Short problem A:
According to the project description, which library is the implementation of Tversky Neural Networks built with?
Short problem B:
Reproduce a passage of the project description word for word, beginning at the words "Project description" and stopping after the words "and practical applications.".

Text shown:
· · · · ·

Skip to main content

My faithful reproduction of Tversky Neural Networks (TNNs)

Project description

Tversky Neural Networks (TNN)

License: MIT Python 3.10+

A PyTorch implementation of Tversky Neural Networks (TNNs), a novel architecture that replaces traditional linear classification layers with Tversky similarity-based projection layers. This implementation faithfully reproduces the key concepts from the original paper and provides optimized, production-ready models for both research and practical applications.

🚀 What are Tversky Neural Networks?

Tversky Neural Networks introduce a fundamentally different approach to neural network classification by leveraging Tversky similarity functions instead of traditional dot-product operations. The key innovation is the Tversky Projection Layer, which:

  • Replaces linear layers with learnable prototype-based similarity computations
  • Uses asymmetric similarity through Tversky index (α, β parameters)
  • Provides interpretable representations through learned prototypes
  • Maintains competitive accuracy while offering explainable decision boundaries

Core Mathematical Foundation

The Tversky Projection Layer computes similarities between input features and learned prototypes using:

S_Ω,α,β,θ(x, π_k) = |x ∩ π_k|_Ω / (|x ∩ π_k|_Ω + α|x \ π_k|_Ω + β|π_k \ x|_Ω + θ)

· · · · ·

Dataset extract:
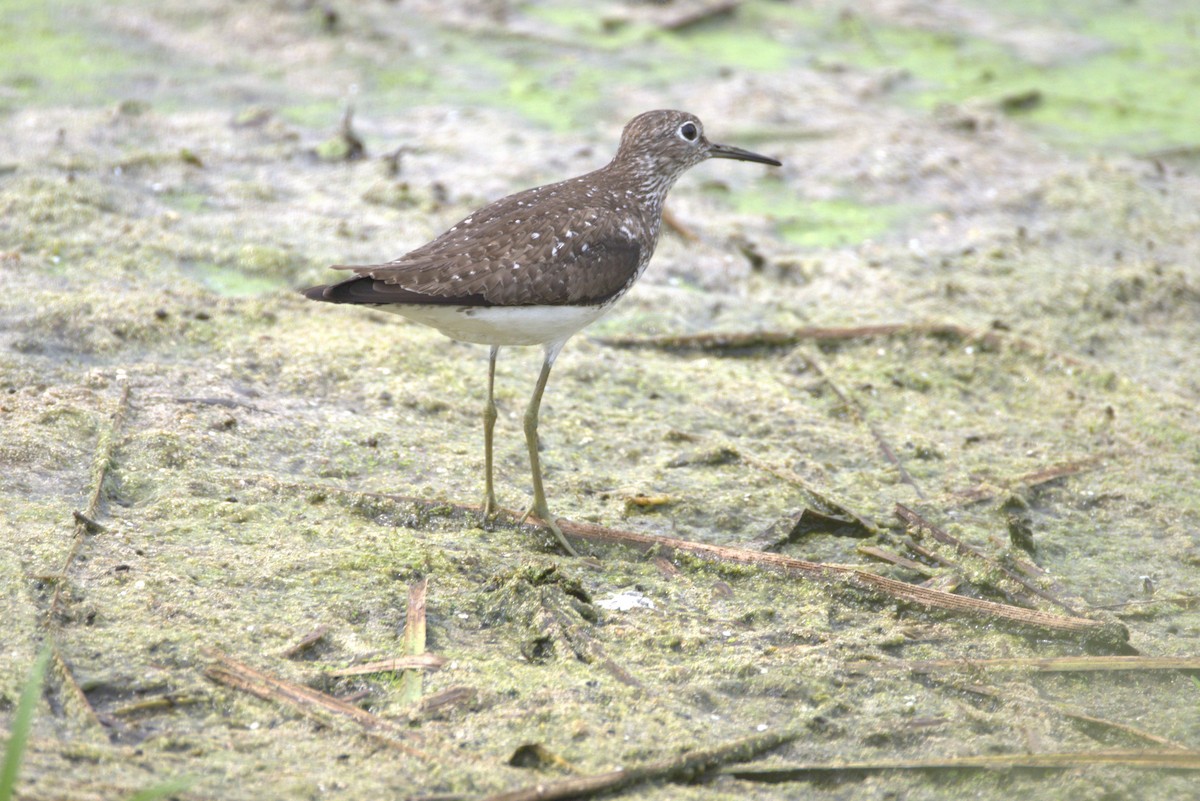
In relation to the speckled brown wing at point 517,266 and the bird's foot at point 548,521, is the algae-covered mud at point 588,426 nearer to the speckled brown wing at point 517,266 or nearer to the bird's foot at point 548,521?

· · · · ·

Final answer A:
PyTorch

Final answer B:
Project description

Tversky Neural Networks (TNN)

License: MIT Python 3.10+

A PyTorch implementation of Tversky Neural Networks (TNNs), a novel architecture that replaces traditional linear classification layers with Tversky similarity-based projection layers. This implementation faithfully reproduces the key concepts from the original paper and provides optimized, production-ready models for both research and practical applications.